If there is one salve of sorts left for San Diego this offseason, it’s the team’s ongoing pursuit of Japanese phenom Roki Sasaki, a generationally gifted pitcher available for a fraction of what he’s worth — the ideal target for a club stuck in financial limbo. This is a player the organization has coveted for years, with Preller explicitly referencing Sasaki during Seidler’s celebration of life at Petco Park last March and continued reports of the club’s intense efforts to recruit the 23-year-old right-hander this winter.

Sasaki’s free agency will reach its highly anticipated conclusion in the next couple of weeks, with the Padres rumored as the front-runners. It’s unclear whether the ongoing ownership dispute will have any impact on the team’s ability to sway Sasaki, but that cloudy context only underscores how big of a deal landing Sasaki would be for a fan base craving any semblance of good news. That said, while adding Sasaki would strengthen San Diego’s rotation and represent a humungous organizational victory, it would hardly solve the litany of issues elsewhere on the roster.

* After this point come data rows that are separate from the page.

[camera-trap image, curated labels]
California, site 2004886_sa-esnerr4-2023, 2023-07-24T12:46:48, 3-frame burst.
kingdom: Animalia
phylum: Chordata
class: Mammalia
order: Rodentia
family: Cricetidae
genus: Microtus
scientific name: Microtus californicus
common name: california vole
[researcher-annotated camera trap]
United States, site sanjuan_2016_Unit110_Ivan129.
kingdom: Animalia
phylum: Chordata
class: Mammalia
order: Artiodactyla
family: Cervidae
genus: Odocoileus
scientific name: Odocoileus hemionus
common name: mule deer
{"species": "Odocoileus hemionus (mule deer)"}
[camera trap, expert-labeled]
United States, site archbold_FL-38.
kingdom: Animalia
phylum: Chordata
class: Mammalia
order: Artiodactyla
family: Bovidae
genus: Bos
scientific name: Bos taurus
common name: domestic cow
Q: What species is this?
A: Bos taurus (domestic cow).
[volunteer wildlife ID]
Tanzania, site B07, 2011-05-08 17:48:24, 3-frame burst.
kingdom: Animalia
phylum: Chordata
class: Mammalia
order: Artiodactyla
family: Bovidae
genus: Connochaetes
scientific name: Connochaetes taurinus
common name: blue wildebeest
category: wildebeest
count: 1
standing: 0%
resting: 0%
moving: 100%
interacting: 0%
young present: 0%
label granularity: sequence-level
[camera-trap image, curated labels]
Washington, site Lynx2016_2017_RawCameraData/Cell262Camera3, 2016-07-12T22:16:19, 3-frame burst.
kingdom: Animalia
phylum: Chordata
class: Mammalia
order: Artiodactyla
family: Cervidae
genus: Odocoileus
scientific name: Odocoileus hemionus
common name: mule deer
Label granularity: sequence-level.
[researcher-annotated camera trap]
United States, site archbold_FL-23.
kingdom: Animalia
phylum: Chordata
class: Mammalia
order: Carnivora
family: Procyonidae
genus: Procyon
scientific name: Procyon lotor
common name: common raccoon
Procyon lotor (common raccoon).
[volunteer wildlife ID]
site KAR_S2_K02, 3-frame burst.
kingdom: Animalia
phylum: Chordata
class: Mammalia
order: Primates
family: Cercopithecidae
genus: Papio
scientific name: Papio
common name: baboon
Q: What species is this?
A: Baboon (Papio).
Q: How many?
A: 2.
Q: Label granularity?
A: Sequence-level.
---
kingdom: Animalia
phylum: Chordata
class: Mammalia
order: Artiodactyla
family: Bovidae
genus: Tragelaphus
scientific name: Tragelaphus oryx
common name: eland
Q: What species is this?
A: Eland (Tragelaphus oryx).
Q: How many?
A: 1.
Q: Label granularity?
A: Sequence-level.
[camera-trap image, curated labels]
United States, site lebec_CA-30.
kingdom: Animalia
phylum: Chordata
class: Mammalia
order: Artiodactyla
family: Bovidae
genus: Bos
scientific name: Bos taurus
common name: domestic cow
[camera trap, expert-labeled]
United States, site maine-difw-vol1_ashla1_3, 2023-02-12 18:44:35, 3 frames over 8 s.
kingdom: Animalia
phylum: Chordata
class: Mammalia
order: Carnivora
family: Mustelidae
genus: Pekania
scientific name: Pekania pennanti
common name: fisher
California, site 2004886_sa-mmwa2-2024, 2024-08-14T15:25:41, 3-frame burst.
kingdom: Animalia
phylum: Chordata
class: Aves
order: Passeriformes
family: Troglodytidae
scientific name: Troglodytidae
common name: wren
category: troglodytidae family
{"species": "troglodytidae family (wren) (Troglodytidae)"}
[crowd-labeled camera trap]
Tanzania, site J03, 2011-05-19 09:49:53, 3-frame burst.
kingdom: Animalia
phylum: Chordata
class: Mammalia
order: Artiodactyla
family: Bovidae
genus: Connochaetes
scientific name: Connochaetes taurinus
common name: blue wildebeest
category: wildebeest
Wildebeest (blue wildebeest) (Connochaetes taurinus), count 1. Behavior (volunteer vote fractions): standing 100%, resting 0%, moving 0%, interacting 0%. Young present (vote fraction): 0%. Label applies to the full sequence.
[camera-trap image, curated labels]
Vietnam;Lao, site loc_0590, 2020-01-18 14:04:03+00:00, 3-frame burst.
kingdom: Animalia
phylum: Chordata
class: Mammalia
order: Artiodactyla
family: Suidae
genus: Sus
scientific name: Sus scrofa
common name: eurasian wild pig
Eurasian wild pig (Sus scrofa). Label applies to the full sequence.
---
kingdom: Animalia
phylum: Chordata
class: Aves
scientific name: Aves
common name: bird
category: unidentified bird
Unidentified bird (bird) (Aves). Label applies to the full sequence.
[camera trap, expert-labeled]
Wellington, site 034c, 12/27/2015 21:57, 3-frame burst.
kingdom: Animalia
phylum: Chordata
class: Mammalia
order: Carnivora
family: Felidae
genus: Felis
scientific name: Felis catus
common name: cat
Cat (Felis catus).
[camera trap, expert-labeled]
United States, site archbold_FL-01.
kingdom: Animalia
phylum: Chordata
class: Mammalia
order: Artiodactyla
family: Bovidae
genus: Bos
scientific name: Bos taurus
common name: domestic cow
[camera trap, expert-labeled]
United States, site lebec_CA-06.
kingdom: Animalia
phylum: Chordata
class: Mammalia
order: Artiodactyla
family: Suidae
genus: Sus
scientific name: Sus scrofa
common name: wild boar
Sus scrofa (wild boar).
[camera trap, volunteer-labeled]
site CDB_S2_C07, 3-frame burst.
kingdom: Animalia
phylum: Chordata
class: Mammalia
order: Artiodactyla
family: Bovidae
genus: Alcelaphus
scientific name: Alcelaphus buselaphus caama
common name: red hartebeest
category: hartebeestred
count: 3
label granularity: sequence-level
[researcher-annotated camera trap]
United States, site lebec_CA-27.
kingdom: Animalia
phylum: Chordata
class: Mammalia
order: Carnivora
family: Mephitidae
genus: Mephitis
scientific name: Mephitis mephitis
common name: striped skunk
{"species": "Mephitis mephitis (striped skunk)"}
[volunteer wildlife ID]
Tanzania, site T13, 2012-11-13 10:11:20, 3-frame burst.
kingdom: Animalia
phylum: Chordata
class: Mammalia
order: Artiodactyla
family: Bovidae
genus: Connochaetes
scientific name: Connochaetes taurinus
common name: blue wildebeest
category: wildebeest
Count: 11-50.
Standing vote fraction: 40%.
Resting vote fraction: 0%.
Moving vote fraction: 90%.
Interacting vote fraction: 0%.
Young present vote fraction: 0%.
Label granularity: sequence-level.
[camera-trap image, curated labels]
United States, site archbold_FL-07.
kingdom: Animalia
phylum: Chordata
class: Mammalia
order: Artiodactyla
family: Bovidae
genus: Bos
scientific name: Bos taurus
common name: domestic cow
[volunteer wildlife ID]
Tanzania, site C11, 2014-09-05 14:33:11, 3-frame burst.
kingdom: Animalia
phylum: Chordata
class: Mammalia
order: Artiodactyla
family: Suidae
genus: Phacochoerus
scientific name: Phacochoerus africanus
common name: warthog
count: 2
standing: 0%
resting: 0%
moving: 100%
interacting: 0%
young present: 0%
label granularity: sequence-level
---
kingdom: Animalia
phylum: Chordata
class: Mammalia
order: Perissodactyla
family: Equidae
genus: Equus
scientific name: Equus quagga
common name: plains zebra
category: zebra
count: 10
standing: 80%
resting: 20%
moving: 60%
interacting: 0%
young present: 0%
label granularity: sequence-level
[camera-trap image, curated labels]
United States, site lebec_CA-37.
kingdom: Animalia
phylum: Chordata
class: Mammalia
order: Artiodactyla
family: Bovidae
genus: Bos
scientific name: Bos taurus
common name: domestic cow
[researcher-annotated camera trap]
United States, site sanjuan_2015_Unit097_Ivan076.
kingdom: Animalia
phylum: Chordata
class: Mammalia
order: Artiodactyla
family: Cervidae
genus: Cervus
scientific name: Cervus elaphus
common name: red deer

Overall, the problems in San Diego are plain and simple. The solutions, less so. World Series ingredients remain at the highest rungs of this roster, but championship-caliber depth is sorely lacking. The team is already committed to a number of stars but financially hamstrung beyond them. How the Padres proceed from this point — whether they opt for more dramatic moves or simply hold steady — will be one of the most important stories to monitor from now until Opening Day.